Was there a specific moment in your life where you thought, “this is what I want to do”?
Not sure there was ever a moment, but I started playing music when I was 12. I took drum lessons from this amazing percussionist named Annette Aguilar. She was deep into Latin Jazz and Samba and she was tough too – she’d be pissed if I didn’t practice! I was a weird kid – very dyslexic, awful at school, terrible at sports. Music came somewhat naturally once I started experimenting with it. I realized pretty quickly that it was my passion and just kept doing it
What do you keep close by while you’re playing a set?
Mint chewing gum and water.
Any emerging artists on your radar?
I like the band Water From Your Eyes, I think their records are great and I’m happy to see them doing well and being recognized. The dude Nate also has a band called My Idea with our old friend Lily Konigsberg that I included on the playlist. Her solo work is fantastic too. I really like what that crew is doing with electronic/pop/rock music zones.

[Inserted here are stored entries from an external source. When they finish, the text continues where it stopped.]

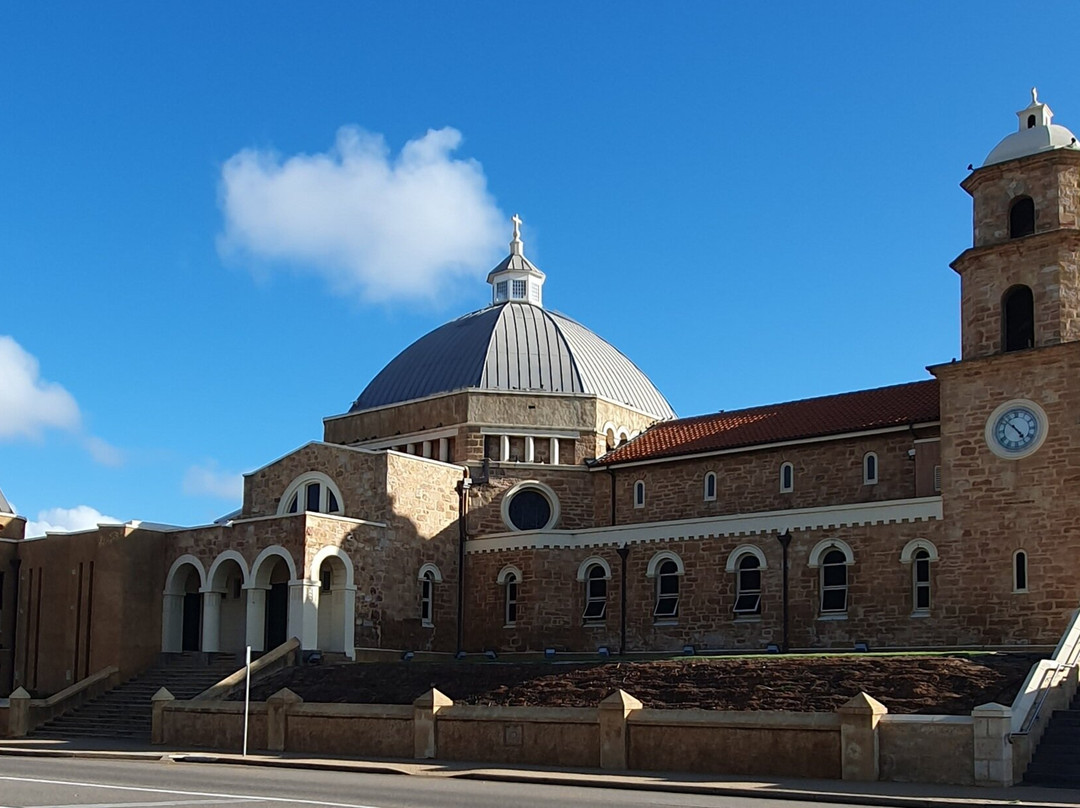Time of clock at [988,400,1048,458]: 4:52
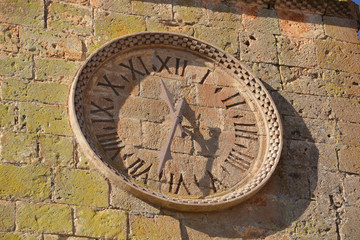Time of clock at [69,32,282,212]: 4:32
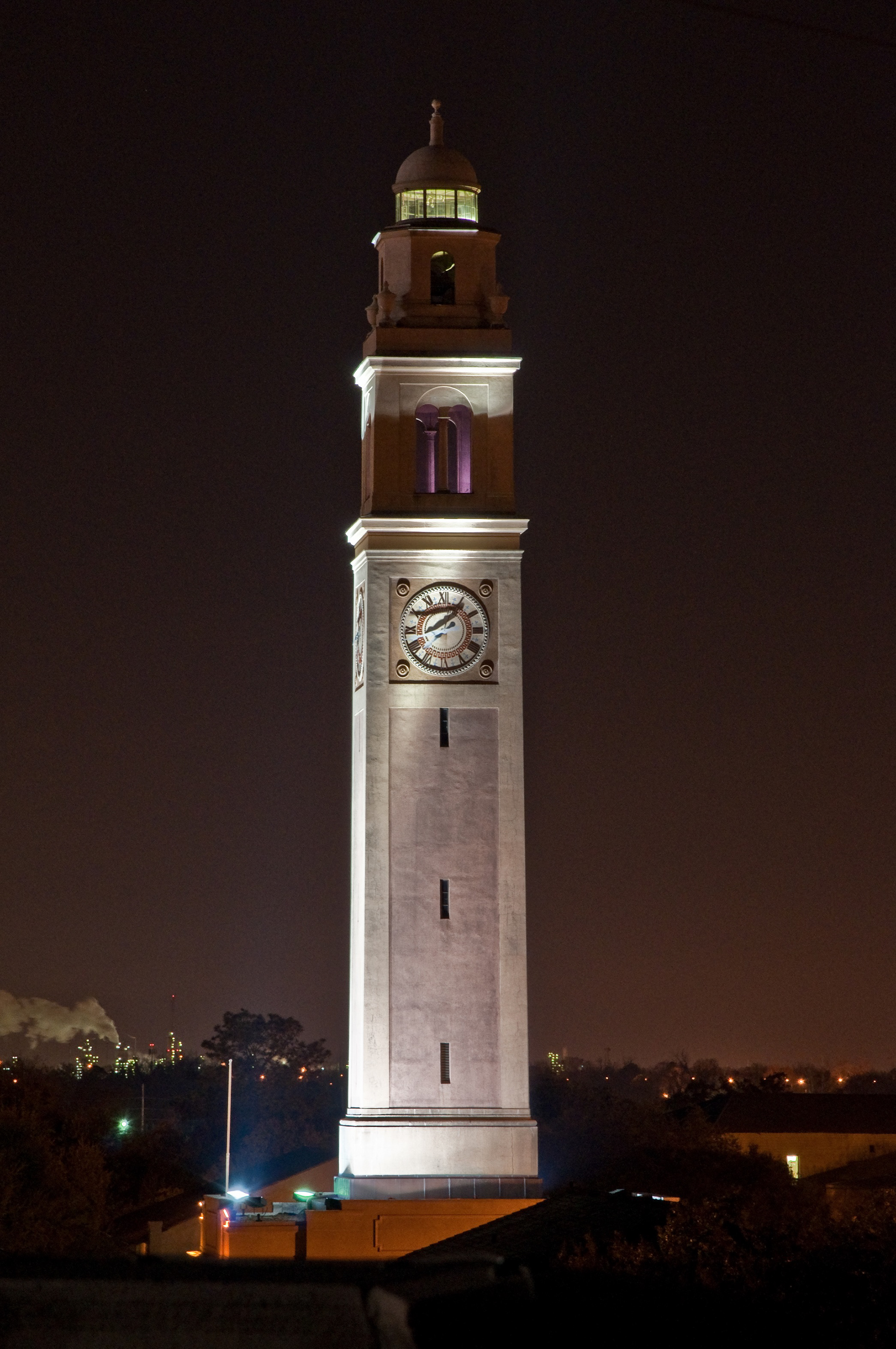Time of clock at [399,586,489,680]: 8:07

What gets your creative juices flowing?
When the weather is nice – hiking. Kassie and I live 2 hours upstate from New York City on a mountain in the sky in the middle of nowhere. When I’m walking in the woods, I start hearing fun melodies and beats or riffs in my head. Then I turn around, go home, and start messing around on the computer. In the winter I watch movies most nights. I love actors and characters, cinematography and stories. After watching a good movie I feel very inspired to write music.
Take us through your collection of gear, tech or software that accompanies your creative expression.
To make demos I work in Logic with midi and soft synths, as well as some old analog synths. My guitar and bass are always in reach. Every once in a while, a song I start on guitar will become a thing. Nothing too crazy.
Any side projects you’re working on?
No, not really. I’m always messing around and writing, making beats and such. If anything is really great it usually ends up being a GT thing.
How have you refined your craft since you entered the industry?
Learning to produce and record my own music was huge. I didn’t start doing that until around 2016. It’s hard to write songs or riffs and then have to wait a week until band practice to mess with it. I’ve always been pretty fluent on drums, guitar, bass, and keyboards, so once I figured out how to record it all I finally was able to get deep into songwriting/producing on my own (and sometimes with Arian Shafiee the GT guitar shredder) – at least the instrumental parts. Kassie writes all the lyrics and many of the melodies over whatever I or we come up with.
Breakdown the news for us: what can we expect from you this year?
Our record drops March 25th on Sub Pop and then we tour forever! Until we make the next record. The Sub Pop thing is a dream come true. So grateful to get to work with them!!!